The important snow season’s economic fate this winter will likely come down to travel confidence, though. Not many international travelers are expected; if nonresidents don’t feel safe traveling to Utah, COVID-19 may continue to slam resorts.
In terms of the long haul, Malone believes Park City, Utah's slopes and conference/mass gathering tourism will eventually recover. Despite the drastic hardships, industry experts say the question isn't if Utah tourism will recover, it's when.

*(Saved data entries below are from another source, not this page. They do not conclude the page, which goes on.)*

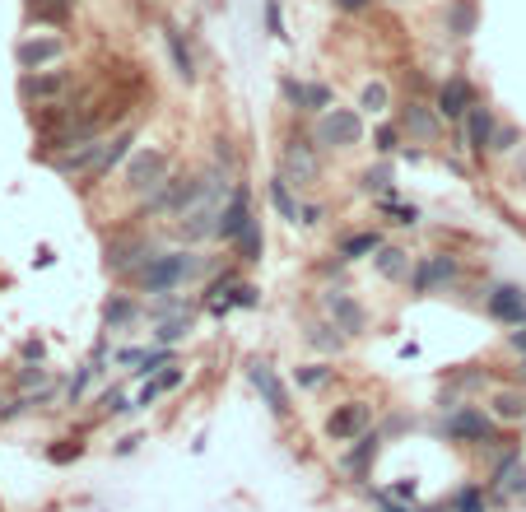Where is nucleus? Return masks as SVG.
<instances>
[{
  "label": "nucleus",
  "mask_w": 526,
  "mask_h": 512,
  "mask_svg": "<svg viewBox=\"0 0 526 512\" xmlns=\"http://www.w3.org/2000/svg\"><path fill=\"white\" fill-rule=\"evenodd\" d=\"M298 224H322V205H303V215H298Z\"/></svg>",
  "instance_id": "nucleus-51"
},
{
  "label": "nucleus",
  "mask_w": 526,
  "mask_h": 512,
  "mask_svg": "<svg viewBox=\"0 0 526 512\" xmlns=\"http://www.w3.org/2000/svg\"><path fill=\"white\" fill-rule=\"evenodd\" d=\"M163 391H159V382H145V387H140V396H135V410H149V405L159 401Z\"/></svg>",
  "instance_id": "nucleus-48"
},
{
  "label": "nucleus",
  "mask_w": 526,
  "mask_h": 512,
  "mask_svg": "<svg viewBox=\"0 0 526 512\" xmlns=\"http://www.w3.org/2000/svg\"><path fill=\"white\" fill-rule=\"evenodd\" d=\"M24 359H28V364H42V340H28V345H24Z\"/></svg>",
  "instance_id": "nucleus-56"
},
{
  "label": "nucleus",
  "mask_w": 526,
  "mask_h": 512,
  "mask_svg": "<svg viewBox=\"0 0 526 512\" xmlns=\"http://www.w3.org/2000/svg\"><path fill=\"white\" fill-rule=\"evenodd\" d=\"M494 131H499V126H494V112H489L485 103H475V108L466 112V135H461V149H466V154H485V149L494 145Z\"/></svg>",
  "instance_id": "nucleus-16"
},
{
  "label": "nucleus",
  "mask_w": 526,
  "mask_h": 512,
  "mask_svg": "<svg viewBox=\"0 0 526 512\" xmlns=\"http://www.w3.org/2000/svg\"><path fill=\"white\" fill-rule=\"evenodd\" d=\"M457 280V261L452 256H424L415 270H410V289L415 294H433L438 284H452Z\"/></svg>",
  "instance_id": "nucleus-14"
},
{
  "label": "nucleus",
  "mask_w": 526,
  "mask_h": 512,
  "mask_svg": "<svg viewBox=\"0 0 526 512\" xmlns=\"http://www.w3.org/2000/svg\"><path fill=\"white\" fill-rule=\"evenodd\" d=\"M401 126L415 135V140H438V131H443V126H438V117H433L424 103H410V108L401 112Z\"/></svg>",
  "instance_id": "nucleus-24"
},
{
  "label": "nucleus",
  "mask_w": 526,
  "mask_h": 512,
  "mask_svg": "<svg viewBox=\"0 0 526 512\" xmlns=\"http://www.w3.org/2000/svg\"><path fill=\"white\" fill-rule=\"evenodd\" d=\"M475 19H480L475 0H452V5H447V33H452V38H471Z\"/></svg>",
  "instance_id": "nucleus-26"
},
{
  "label": "nucleus",
  "mask_w": 526,
  "mask_h": 512,
  "mask_svg": "<svg viewBox=\"0 0 526 512\" xmlns=\"http://www.w3.org/2000/svg\"><path fill=\"white\" fill-rule=\"evenodd\" d=\"M387 494H392V499H401V503H410V508H415V480H396V485H387Z\"/></svg>",
  "instance_id": "nucleus-47"
},
{
  "label": "nucleus",
  "mask_w": 526,
  "mask_h": 512,
  "mask_svg": "<svg viewBox=\"0 0 526 512\" xmlns=\"http://www.w3.org/2000/svg\"><path fill=\"white\" fill-rule=\"evenodd\" d=\"M94 373H98L94 364H84L80 373H75V378L66 382V405H80V401H84V391H89V382H94Z\"/></svg>",
  "instance_id": "nucleus-39"
},
{
  "label": "nucleus",
  "mask_w": 526,
  "mask_h": 512,
  "mask_svg": "<svg viewBox=\"0 0 526 512\" xmlns=\"http://www.w3.org/2000/svg\"><path fill=\"white\" fill-rule=\"evenodd\" d=\"M382 247V233L368 229V233H350L345 243H340V261H364V256H378Z\"/></svg>",
  "instance_id": "nucleus-28"
},
{
  "label": "nucleus",
  "mask_w": 526,
  "mask_h": 512,
  "mask_svg": "<svg viewBox=\"0 0 526 512\" xmlns=\"http://www.w3.org/2000/svg\"><path fill=\"white\" fill-rule=\"evenodd\" d=\"M331 373H336V368H326V364H303V368H294V382L303 391H317V387H326V382H331Z\"/></svg>",
  "instance_id": "nucleus-37"
},
{
  "label": "nucleus",
  "mask_w": 526,
  "mask_h": 512,
  "mask_svg": "<svg viewBox=\"0 0 526 512\" xmlns=\"http://www.w3.org/2000/svg\"><path fill=\"white\" fill-rule=\"evenodd\" d=\"M508 350L526 359V326H513V331H508Z\"/></svg>",
  "instance_id": "nucleus-50"
},
{
  "label": "nucleus",
  "mask_w": 526,
  "mask_h": 512,
  "mask_svg": "<svg viewBox=\"0 0 526 512\" xmlns=\"http://www.w3.org/2000/svg\"><path fill=\"white\" fill-rule=\"evenodd\" d=\"M168 364H173V354H168V350L159 345V350H145V359H140V364H135L131 373H135V378H159V373H163Z\"/></svg>",
  "instance_id": "nucleus-38"
},
{
  "label": "nucleus",
  "mask_w": 526,
  "mask_h": 512,
  "mask_svg": "<svg viewBox=\"0 0 526 512\" xmlns=\"http://www.w3.org/2000/svg\"><path fill=\"white\" fill-rule=\"evenodd\" d=\"M19 415H28L24 401H19V391L0 387V424H10V419H19Z\"/></svg>",
  "instance_id": "nucleus-41"
},
{
  "label": "nucleus",
  "mask_w": 526,
  "mask_h": 512,
  "mask_svg": "<svg viewBox=\"0 0 526 512\" xmlns=\"http://www.w3.org/2000/svg\"><path fill=\"white\" fill-rule=\"evenodd\" d=\"M368 424H373V405L368 401H345L336 405L331 415H326L322 433L331 438V443H354V438H364Z\"/></svg>",
  "instance_id": "nucleus-5"
},
{
  "label": "nucleus",
  "mask_w": 526,
  "mask_h": 512,
  "mask_svg": "<svg viewBox=\"0 0 526 512\" xmlns=\"http://www.w3.org/2000/svg\"><path fill=\"white\" fill-rule=\"evenodd\" d=\"M312 135H317V149H354L364 140V117L350 108H326Z\"/></svg>",
  "instance_id": "nucleus-3"
},
{
  "label": "nucleus",
  "mask_w": 526,
  "mask_h": 512,
  "mask_svg": "<svg viewBox=\"0 0 526 512\" xmlns=\"http://www.w3.org/2000/svg\"><path fill=\"white\" fill-rule=\"evenodd\" d=\"M266 24L275 38H284V19H280V5H275V0H266Z\"/></svg>",
  "instance_id": "nucleus-49"
},
{
  "label": "nucleus",
  "mask_w": 526,
  "mask_h": 512,
  "mask_svg": "<svg viewBox=\"0 0 526 512\" xmlns=\"http://www.w3.org/2000/svg\"><path fill=\"white\" fill-rule=\"evenodd\" d=\"M140 359H145V350H117V364L122 368H135Z\"/></svg>",
  "instance_id": "nucleus-52"
},
{
  "label": "nucleus",
  "mask_w": 526,
  "mask_h": 512,
  "mask_svg": "<svg viewBox=\"0 0 526 512\" xmlns=\"http://www.w3.org/2000/svg\"><path fill=\"white\" fill-rule=\"evenodd\" d=\"M154 243L140 238V233H122V238H112L108 243V270L112 275H140V270L154 261Z\"/></svg>",
  "instance_id": "nucleus-6"
},
{
  "label": "nucleus",
  "mask_w": 526,
  "mask_h": 512,
  "mask_svg": "<svg viewBox=\"0 0 526 512\" xmlns=\"http://www.w3.org/2000/svg\"><path fill=\"white\" fill-rule=\"evenodd\" d=\"M266 196H270V205L280 210V219H289V224H298V215H303V205H298V196H294V187H289V177H270V187H266Z\"/></svg>",
  "instance_id": "nucleus-23"
},
{
  "label": "nucleus",
  "mask_w": 526,
  "mask_h": 512,
  "mask_svg": "<svg viewBox=\"0 0 526 512\" xmlns=\"http://www.w3.org/2000/svg\"><path fill=\"white\" fill-rule=\"evenodd\" d=\"M205 270V261L191 247H177V252H159L154 261H149L145 270H140V289L145 294H173V289H182V284H191L196 275Z\"/></svg>",
  "instance_id": "nucleus-1"
},
{
  "label": "nucleus",
  "mask_w": 526,
  "mask_h": 512,
  "mask_svg": "<svg viewBox=\"0 0 526 512\" xmlns=\"http://www.w3.org/2000/svg\"><path fill=\"white\" fill-rule=\"evenodd\" d=\"M233 252H238V261H261V252H266V233H261V219H252L238 238H233Z\"/></svg>",
  "instance_id": "nucleus-30"
},
{
  "label": "nucleus",
  "mask_w": 526,
  "mask_h": 512,
  "mask_svg": "<svg viewBox=\"0 0 526 512\" xmlns=\"http://www.w3.org/2000/svg\"><path fill=\"white\" fill-rule=\"evenodd\" d=\"M187 336H191V312L187 317H168V322L154 326V345H163V350L177 345V340H187Z\"/></svg>",
  "instance_id": "nucleus-33"
},
{
  "label": "nucleus",
  "mask_w": 526,
  "mask_h": 512,
  "mask_svg": "<svg viewBox=\"0 0 526 512\" xmlns=\"http://www.w3.org/2000/svg\"><path fill=\"white\" fill-rule=\"evenodd\" d=\"M364 191H392V168H387V163H382V168H368Z\"/></svg>",
  "instance_id": "nucleus-43"
},
{
  "label": "nucleus",
  "mask_w": 526,
  "mask_h": 512,
  "mask_svg": "<svg viewBox=\"0 0 526 512\" xmlns=\"http://www.w3.org/2000/svg\"><path fill=\"white\" fill-rule=\"evenodd\" d=\"M163 42H168V56H173V70H177V80L196 84V56H191L187 38H182V33H177V28L168 24V28H163Z\"/></svg>",
  "instance_id": "nucleus-22"
},
{
  "label": "nucleus",
  "mask_w": 526,
  "mask_h": 512,
  "mask_svg": "<svg viewBox=\"0 0 526 512\" xmlns=\"http://www.w3.org/2000/svg\"><path fill=\"white\" fill-rule=\"evenodd\" d=\"M280 94L289 98V108L298 112H326L331 108V89L326 84H298V80H284Z\"/></svg>",
  "instance_id": "nucleus-20"
},
{
  "label": "nucleus",
  "mask_w": 526,
  "mask_h": 512,
  "mask_svg": "<svg viewBox=\"0 0 526 512\" xmlns=\"http://www.w3.org/2000/svg\"><path fill=\"white\" fill-rule=\"evenodd\" d=\"M494 429H499V419L489 415V405H452L443 415V438H452V443L494 447Z\"/></svg>",
  "instance_id": "nucleus-2"
},
{
  "label": "nucleus",
  "mask_w": 526,
  "mask_h": 512,
  "mask_svg": "<svg viewBox=\"0 0 526 512\" xmlns=\"http://www.w3.org/2000/svg\"><path fill=\"white\" fill-rule=\"evenodd\" d=\"M70 89V75L66 70H24V80H19V94L28 103H52Z\"/></svg>",
  "instance_id": "nucleus-13"
},
{
  "label": "nucleus",
  "mask_w": 526,
  "mask_h": 512,
  "mask_svg": "<svg viewBox=\"0 0 526 512\" xmlns=\"http://www.w3.org/2000/svg\"><path fill=\"white\" fill-rule=\"evenodd\" d=\"M485 312L503 326H522L526 322V289L522 284H499V289L485 298Z\"/></svg>",
  "instance_id": "nucleus-12"
},
{
  "label": "nucleus",
  "mask_w": 526,
  "mask_h": 512,
  "mask_svg": "<svg viewBox=\"0 0 526 512\" xmlns=\"http://www.w3.org/2000/svg\"><path fill=\"white\" fill-rule=\"evenodd\" d=\"M475 108V89L461 75H452V80L438 89V112H443L447 122H466V112Z\"/></svg>",
  "instance_id": "nucleus-17"
},
{
  "label": "nucleus",
  "mask_w": 526,
  "mask_h": 512,
  "mask_svg": "<svg viewBox=\"0 0 526 512\" xmlns=\"http://www.w3.org/2000/svg\"><path fill=\"white\" fill-rule=\"evenodd\" d=\"M135 447H140V433H126L122 443H117V457H131Z\"/></svg>",
  "instance_id": "nucleus-53"
},
{
  "label": "nucleus",
  "mask_w": 526,
  "mask_h": 512,
  "mask_svg": "<svg viewBox=\"0 0 526 512\" xmlns=\"http://www.w3.org/2000/svg\"><path fill=\"white\" fill-rule=\"evenodd\" d=\"M489 415L499 424H526V387H494L489 391Z\"/></svg>",
  "instance_id": "nucleus-19"
},
{
  "label": "nucleus",
  "mask_w": 526,
  "mask_h": 512,
  "mask_svg": "<svg viewBox=\"0 0 526 512\" xmlns=\"http://www.w3.org/2000/svg\"><path fill=\"white\" fill-rule=\"evenodd\" d=\"M373 0H336V10H345V14H359V10H368Z\"/></svg>",
  "instance_id": "nucleus-54"
},
{
  "label": "nucleus",
  "mask_w": 526,
  "mask_h": 512,
  "mask_svg": "<svg viewBox=\"0 0 526 512\" xmlns=\"http://www.w3.org/2000/svg\"><path fill=\"white\" fill-rule=\"evenodd\" d=\"M517 140H522V131H517V126H499V131H494V154H508V149H517Z\"/></svg>",
  "instance_id": "nucleus-44"
},
{
  "label": "nucleus",
  "mask_w": 526,
  "mask_h": 512,
  "mask_svg": "<svg viewBox=\"0 0 526 512\" xmlns=\"http://www.w3.org/2000/svg\"><path fill=\"white\" fill-rule=\"evenodd\" d=\"M187 312H191V303H187V298H177V294H159V298H154V303L145 308V317H149V322H168V317H187Z\"/></svg>",
  "instance_id": "nucleus-31"
},
{
  "label": "nucleus",
  "mask_w": 526,
  "mask_h": 512,
  "mask_svg": "<svg viewBox=\"0 0 526 512\" xmlns=\"http://www.w3.org/2000/svg\"><path fill=\"white\" fill-rule=\"evenodd\" d=\"M387 103H392V89L382 80H373V84H364V94H359V108L368 112V117H382L387 112Z\"/></svg>",
  "instance_id": "nucleus-35"
},
{
  "label": "nucleus",
  "mask_w": 526,
  "mask_h": 512,
  "mask_svg": "<svg viewBox=\"0 0 526 512\" xmlns=\"http://www.w3.org/2000/svg\"><path fill=\"white\" fill-rule=\"evenodd\" d=\"M98 410H103V415H126V410H135V405H126V396L112 387V391H103V396H98Z\"/></svg>",
  "instance_id": "nucleus-42"
},
{
  "label": "nucleus",
  "mask_w": 526,
  "mask_h": 512,
  "mask_svg": "<svg viewBox=\"0 0 526 512\" xmlns=\"http://www.w3.org/2000/svg\"><path fill=\"white\" fill-rule=\"evenodd\" d=\"M280 173L289 177V187H312L322 177V159H317V145H303V140H289L280 154Z\"/></svg>",
  "instance_id": "nucleus-8"
},
{
  "label": "nucleus",
  "mask_w": 526,
  "mask_h": 512,
  "mask_svg": "<svg viewBox=\"0 0 526 512\" xmlns=\"http://www.w3.org/2000/svg\"><path fill=\"white\" fill-rule=\"evenodd\" d=\"M182 378H187V368L168 364V368H163V373H159V378H154V382H159V391H177V387H182Z\"/></svg>",
  "instance_id": "nucleus-45"
},
{
  "label": "nucleus",
  "mask_w": 526,
  "mask_h": 512,
  "mask_svg": "<svg viewBox=\"0 0 526 512\" xmlns=\"http://www.w3.org/2000/svg\"><path fill=\"white\" fill-rule=\"evenodd\" d=\"M517 382H522V387H526V359H522V364H517Z\"/></svg>",
  "instance_id": "nucleus-57"
},
{
  "label": "nucleus",
  "mask_w": 526,
  "mask_h": 512,
  "mask_svg": "<svg viewBox=\"0 0 526 512\" xmlns=\"http://www.w3.org/2000/svg\"><path fill=\"white\" fill-rule=\"evenodd\" d=\"M126 149H131V131L112 135V140H108V149H103V159H98V168L89 173V187H94V182H103V177H108L112 168H117V163L126 159Z\"/></svg>",
  "instance_id": "nucleus-27"
},
{
  "label": "nucleus",
  "mask_w": 526,
  "mask_h": 512,
  "mask_svg": "<svg viewBox=\"0 0 526 512\" xmlns=\"http://www.w3.org/2000/svg\"><path fill=\"white\" fill-rule=\"evenodd\" d=\"M373 270H378L387 284H401L410 280V252L405 247H392V243H382L378 256H373Z\"/></svg>",
  "instance_id": "nucleus-21"
},
{
  "label": "nucleus",
  "mask_w": 526,
  "mask_h": 512,
  "mask_svg": "<svg viewBox=\"0 0 526 512\" xmlns=\"http://www.w3.org/2000/svg\"><path fill=\"white\" fill-rule=\"evenodd\" d=\"M303 340H308L317 354H340L345 350V336H340L336 322H312L308 331H303Z\"/></svg>",
  "instance_id": "nucleus-25"
},
{
  "label": "nucleus",
  "mask_w": 526,
  "mask_h": 512,
  "mask_svg": "<svg viewBox=\"0 0 526 512\" xmlns=\"http://www.w3.org/2000/svg\"><path fill=\"white\" fill-rule=\"evenodd\" d=\"M247 382L261 391V401L270 405V415H275V419H284L289 410H294V405H289V387H284L280 373H275L266 359H252V364H247Z\"/></svg>",
  "instance_id": "nucleus-9"
},
{
  "label": "nucleus",
  "mask_w": 526,
  "mask_h": 512,
  "mask_svg": "<svg viewBox=\"0 0 526 512\" xmlns=\"http://www.w3.org/2000/svg\"><path fill=\"white\" fill-rule=\"evenodd\" d=\"M322 308H326V322H336L345 340H354V336H364L368 331V308L350 294V289H326Z\"/></svg>",
  "instance_id": "nucleus-4"
},
{
  "label": "nucleus",
  "mask_w": 526,
  "mask_h": 512,
  "mask_svg": "<svg viewBox=\"0 0 526 512\" xmlns=\"http://www.w3.org/2000/svg\"><path fill=\"white\" fill-rule=\"evenodd\" d=\"M252 219H257V215H252V196H247V187H233L229 201H224V210H219L215 238H219V243H233V238H238Z\"/></svg>",
  "instance_id": "nucleus-11"
},
{
  "label": "nucleus",
  "mask_w": 526,
  "mask_h": 512,
  "mask_svg": "<svg viewBox=\"0 0 526 512\" xmlns=\"http://www.w3.org/2000/svg\"><path fill=\"white\" fill-rule=\"evenodd\" d=\"M396 140H401V131L396 126H378V135H373V145H378V154H392Z\"/></svg>",
  "instance_id": "nucleus-46"
},
{
  "label": "nucleus",
  "mask_w": 526,
  "mask_h": 512,
  "mask_svg": "<svg viewBox=\"0 0 526 512\" xmlns=\"http://www.w3.org/2000/svg\"><path fill=\"white\" fill-rule=\"evenodd\" d=\"M61 56H66V42L61 38H24L14 47V61L24 70H47L52 61H61Z\"/></svg>",
  "instance_id": "nucleus-15"
},
{
  "label": "nucleus",
  "mask_w": 526,
  "mask_h": 512,
  "mask_svg": "<svg viewBox=\"0 0 526 512\" xmlns=\"http://www.w3.org/2000/svg\"><path fill=\"white\" fill-rule=\"evenodd\" d=\"M47 457H52V461H70V457H80V443H75V447H52Z\"/></svg>",
  "instance_id": "nucleus-55"
},
{
  "label": "nucleus",
  "mask_w": 526,
  "mask_h": 512,
  "mask_svg": "<svg viewBox=\"0 0 526 512\" xmlns=\"http://www.w3.org/2000/svg\"><path fill=\"white\" fill-rule=\"evenodd\" d=\"M163 182H168V154H159V149H140V154L131 159V168H126V187L149 201Z\"/></svg>",
  "instance_id": "nucleus-7"
},
{
  "label": "nucleus",
  "mask_w": 526,
  "mask_h": 512,
  "mask_svg": "<svg viewBox=\"0 0 526 512\" xmlns=\"http://www.w3.org/2000/svg\"><path fill=\"white\" fill-rule=\"evenodd\" d=\"M447 508H452V512H489L485 489H480V485H461L457 494L447 499Z\"/></svg>",
  "instance_id": "nucleus-34"
},
{
  "label": "nucleus",
  "mask_w": 526,
  "mask_h": 512,
  "mask_svg": "<svg viewBox=\"0 0 526 512\" xmlns=\"http://www.w3.org/2000/svg\"><path fill=\"white\" fill-rule=\"evenodd\" d=\"M135 317H140V308H135L131 298H122V294L108 298V308H103V322H108L112 331H122V326H126V322H135Z\"/></svg>",
  "instance_id": "nucleus-36"
},
{
  "label": "nucleus",
  "mask_w": 526,
  "mask_h": 512,
  "mask_svg": "<svg viewBox=\"0 0 526 512\" xmlns=\"http://www.w3.org/2000/svg\"><path fill=\"white\" fill-rule=\"evenodd\" d=\"M382 215H392V224H405V229H415V224H419V210H415V205H396L392 196L382 201Z\"/></svg>",
  "instance_id": "nucleus-40"
},
{
  "label": "nucleus",
  "mask_w": 526,
  "mask_h": 512,
  "mask_svg": "<svg viewBox=\"0 0 526 512\" xmlns=\"http://www.w3.org/2000/svg\"><path fill=\"white\" fill-rule=\"evenodd\" d=\"M103 149H108L103 135H98V140H84V145H70L52 159V168L56 173H66V177H84V182H89V173H94L98 159H103Z\"/></svg>",
  "instance_id": "nucleus-10"
},
{
  "label": "nucleus",
  "mask_w": 526,
  "mask_h": 512,
  "mask_svg": "<svg viewBox=\"0 0 526 512\" xmlns=\"http://www.w3.org/2000/svg\"><path fill=\"white\" fill-rule=\"evenodd\" d=\"M47 387H52V373L42 364H28L14 373V391H19V396H33V391H47Z\"/></svg>",
  "instance_id": "nucleus-32"
},
{
  "label": "nucleus",
  "mask_w": 526,
  "mask_h": 512,
  "mask_svg": "<svg viewBox=\"0 0 526 512\" xmlns=\"http://www.w3.org/2000/svg\"><path fill=\"white\" fill-rule=\"evenodd\" d=\"M382 452V433H364V438H354V447L340 452V471L345 475H368L373 471V461Z\"/></svg>",
  "instance_id": "nucleus-18"
},
{
  "label": "nucleus",
  "mask_w": 526,
  "mask_h": 512,
  "mask_svg": "<svg viewBox=\"0 0 526 512\" xmlns=\"http://www.w3.org/2000/svg\"><path fill=\"white\" fill-rule=\"evenodd\" d=\"M75 0H28V19L33 24H66Z\"/></svg>",
  "instance_id": "nucleus-29"
}]
</instances>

The "when" will likely depend on people flying into Utah again. It might also take time for businesses to feel comfortable booking retreats, although Malone said there are businesses that have already booked events in the Park City area for 2021. That's an encouraging sign for industry specialists.
"It's going to take a while to get back to the pace we were experiencing in 2019," Malone said. "Other than that, I look at the infrastructure here. It's terrific. People built the hotel product, the resort product, the dining and culinary experience. I think all of that will remain popular.
"We just don't know the speed in which the rebound will be."